FABLE CXV.
De la Chauue-souris, et du Buisson, et du Plongeon.
La Chauve-souris, le Buisson, et le Plongeon, s’associerent ensemble, afin de faire trafic de marchandise. Pour cét effect la Chauve-souris emprunta de l’argent, et le mit dans la Communauté ; le Buisson apporta une robbe avecque soy, et le Plongeon prit de l’or. Apres ces preparatifs, ils se mirent tous sur mer ; où le malheur voulut qu’il survint une si grande tempeste, que le Navire en fut coulé à fonds, et ils se sauverent bien à peine, apres avoir tout perdu.
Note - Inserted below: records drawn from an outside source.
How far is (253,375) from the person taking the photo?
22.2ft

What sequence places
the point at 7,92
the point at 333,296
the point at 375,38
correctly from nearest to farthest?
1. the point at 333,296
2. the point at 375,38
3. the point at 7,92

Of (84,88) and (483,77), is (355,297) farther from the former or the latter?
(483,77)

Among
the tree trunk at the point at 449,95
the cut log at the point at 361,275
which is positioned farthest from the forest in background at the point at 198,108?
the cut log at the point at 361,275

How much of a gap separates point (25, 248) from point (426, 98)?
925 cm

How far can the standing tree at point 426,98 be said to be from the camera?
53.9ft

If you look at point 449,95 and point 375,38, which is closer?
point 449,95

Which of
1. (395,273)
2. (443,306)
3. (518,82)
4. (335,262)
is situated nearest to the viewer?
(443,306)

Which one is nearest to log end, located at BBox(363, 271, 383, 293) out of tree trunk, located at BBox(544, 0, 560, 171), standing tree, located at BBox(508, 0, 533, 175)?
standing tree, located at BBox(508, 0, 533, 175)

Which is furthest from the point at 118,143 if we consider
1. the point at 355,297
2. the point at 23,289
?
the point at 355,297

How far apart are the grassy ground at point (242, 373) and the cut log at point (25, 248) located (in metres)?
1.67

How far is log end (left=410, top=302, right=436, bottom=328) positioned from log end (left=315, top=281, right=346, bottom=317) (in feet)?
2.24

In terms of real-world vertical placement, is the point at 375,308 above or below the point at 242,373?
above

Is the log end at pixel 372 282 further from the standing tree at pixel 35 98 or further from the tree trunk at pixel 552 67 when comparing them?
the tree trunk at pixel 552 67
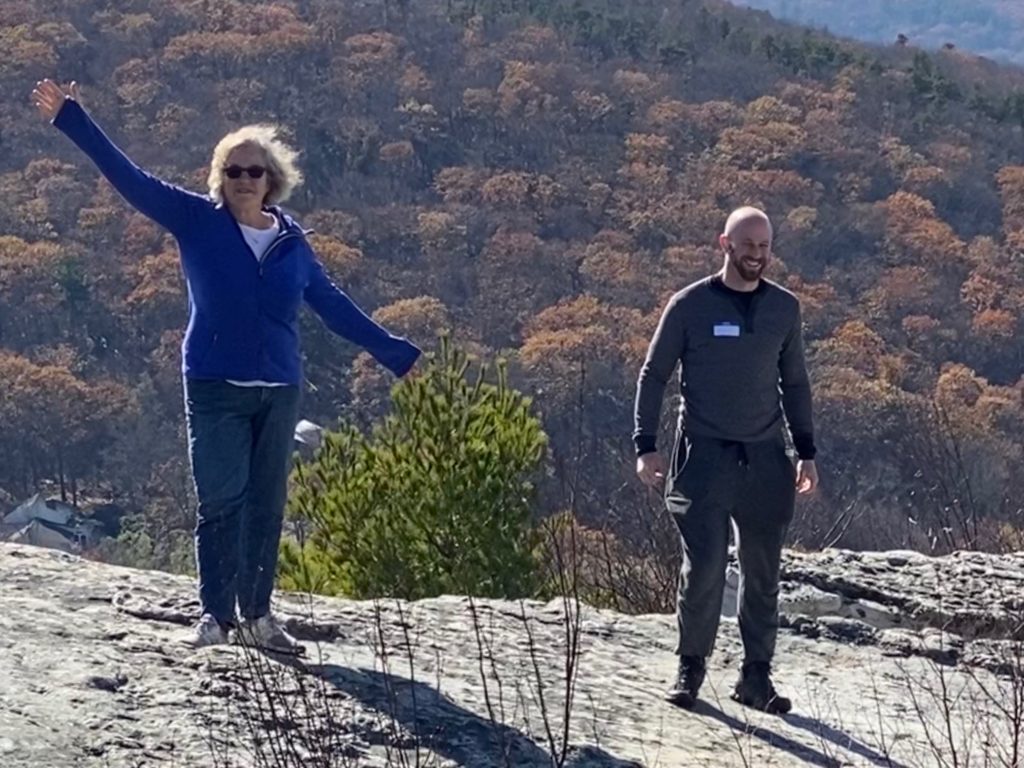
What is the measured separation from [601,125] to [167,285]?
23379mm

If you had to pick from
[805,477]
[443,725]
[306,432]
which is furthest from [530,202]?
[443,725]

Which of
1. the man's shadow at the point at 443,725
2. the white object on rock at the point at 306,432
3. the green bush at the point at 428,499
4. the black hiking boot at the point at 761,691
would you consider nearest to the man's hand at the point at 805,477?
the black hiking boot at the point at 761,691

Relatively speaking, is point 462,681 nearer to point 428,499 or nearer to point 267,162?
point 267,162

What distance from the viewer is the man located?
4680 mm

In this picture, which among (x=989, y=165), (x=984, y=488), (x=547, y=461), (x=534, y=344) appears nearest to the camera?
(x=547, y=461)

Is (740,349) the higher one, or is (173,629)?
(740,349)

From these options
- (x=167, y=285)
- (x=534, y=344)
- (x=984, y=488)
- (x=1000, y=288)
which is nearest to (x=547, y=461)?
(x=984, y=488)

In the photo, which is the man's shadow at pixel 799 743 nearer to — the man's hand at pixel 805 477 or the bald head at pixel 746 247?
the man's hand at pixel 805 477

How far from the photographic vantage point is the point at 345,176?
51812 mm

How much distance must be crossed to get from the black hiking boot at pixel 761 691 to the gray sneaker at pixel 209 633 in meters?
1.58

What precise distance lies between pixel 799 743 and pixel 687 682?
39cm

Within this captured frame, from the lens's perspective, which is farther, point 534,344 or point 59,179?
point 59,179

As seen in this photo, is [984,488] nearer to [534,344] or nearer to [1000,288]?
[534,344]

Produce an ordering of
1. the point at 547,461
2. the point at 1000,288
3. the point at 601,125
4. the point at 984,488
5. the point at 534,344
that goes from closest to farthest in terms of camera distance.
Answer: the point at 547,461
the point at 984,488
the point at 534,344
the point at 1000,288
the point at 601,125
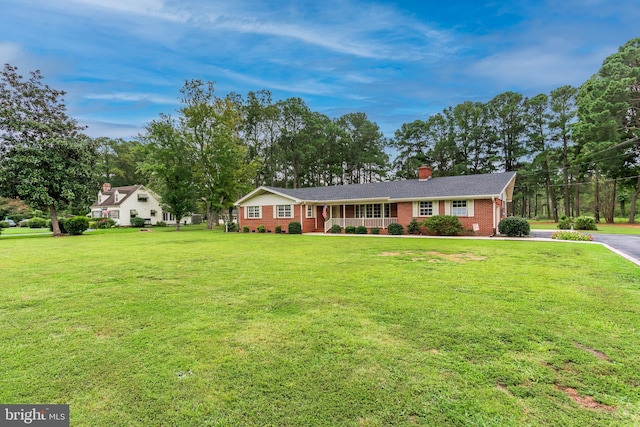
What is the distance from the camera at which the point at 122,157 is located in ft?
163

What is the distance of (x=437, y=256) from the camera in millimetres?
10062

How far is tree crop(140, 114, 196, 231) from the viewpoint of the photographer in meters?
28.6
Le Plongeon depuis ce temps-là se tient toujours au bord de la Mer, en attendant qu’elle jette hors son or en quelque endroict du rivage ; La Chauve-souris ne se montre que de nuict, de peur de ses Creanciers ; Et le Buisson s’attache aux robbes des Passants, pour voir s’il ne reconnoistra point la sienne.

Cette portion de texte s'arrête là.